Large venues closed in mid-March as the COVID-19 health crisis found its way to Chicago. By the end of that month, nearly everything was shut down. Many Chicagoans have more room than ever in their calendars. I write trips to the grocery store in my planner so I can feel as though I accomplished something that day. And artists necessarily pivoted, reacting to the crisis by venturing into digital forums to continue to make work.
This column is not a critic’s pick of online dance concerts, because I don’t intend to watch any.
Over the past several weeks, I talked to many dance leaders. While it’s clear that dance is struggling, it is the nature of dancers to make it work and present an air of optimism. I felt this acutely in private conversations and in an online convening gathering leaders from Chicago Dancemakers Forum, Links Hall, the Museum of Contemporary Art, High Concept Labs, the Harris Theater, Pivot Arts, and others to report on the state of their organizations. I heard nothing but certitude, even as they spoke about postponed productions, cuts in staff, vanishing grant money and cancelled galas.
Legacy organizations like the Joffrey Ballet, Giordano Dance Chicago, Hubbard Street Dance Chicago and Ensemble Espanol, each with more than 40 years of history, have weathered many storms. None quite like this. They may survive by remembering what it was like at the beginning, trimming the fat and whittling down to the core of their missions.
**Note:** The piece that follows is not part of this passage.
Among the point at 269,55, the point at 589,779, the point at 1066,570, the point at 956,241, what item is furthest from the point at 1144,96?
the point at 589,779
Then there are those who will view the crisis opportunistically. With dance universally leveled, here is a chance for smaller venues and independent artists to get ahead, since they will be able to open sooner. Here is a once in a century window of hibernation in which to reimagine the arts, and to fix that which has always ailed it: Could the pandemic serve as a springboard to abandon scarcity models once and for all? Can a diverse coalition rise to ensure a more equitable, sustainable future for the arts?